NB: George wrote without knowledge of Marx’s work (Vol I was published in German in 1867 and English in 1887) — and vice versa (Marx was very sick in the years before his death in 1883), so we’re talking about a classic case of “ships passing in the night.”

Marx had focussed on capitalists using their marker power to take advantage of a “reserve army of labor” that was oversupplied due to the Malthusian trap, but he undermined his own argument (this is distilling thousands of pages, some not written by Marx, and not always in agreement) by claiming that capital would get richer over time but still command enough market power (via “scarcity rents”) to continue to take advantage of labor.

Anyways, I am fascinated by George’s claim that those who own land/resources can take advantage of both capital and labor due to their control of the scarcer resource. Economists say that such control allows the owner to charge (or make) “rents,” i.e., profits that cannot be competed away through competition.

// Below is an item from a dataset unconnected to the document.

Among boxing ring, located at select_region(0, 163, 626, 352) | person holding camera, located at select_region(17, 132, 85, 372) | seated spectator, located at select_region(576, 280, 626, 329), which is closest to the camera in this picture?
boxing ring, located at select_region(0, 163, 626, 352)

The value of land, for example, depends on “location, location, location,” so landlords in Amsterdam need not fear competition from landlords in Halfweg (a small town outside A’dam). The same can be said for owners of water in some parts of California vs those with water in Missouri, or owners of natural gas these days in Europe. Transport and other technology can bring competition, but it’s not nearly as easy to bring competition against land as it it is against labor (“I’ll hire that guy just off the bus”) or capital (“I can borrow money from that guy”).

My one-handed conclusion is that George was onto something when he identified land (and resources) as a source of rents, and thus a driver of inequality due to the extra profits and market power of those owners. His proposal to tax such rents and distribute them to citizens also makes sense, which is why I proposed such taxes as a way to fund basic income in 2014.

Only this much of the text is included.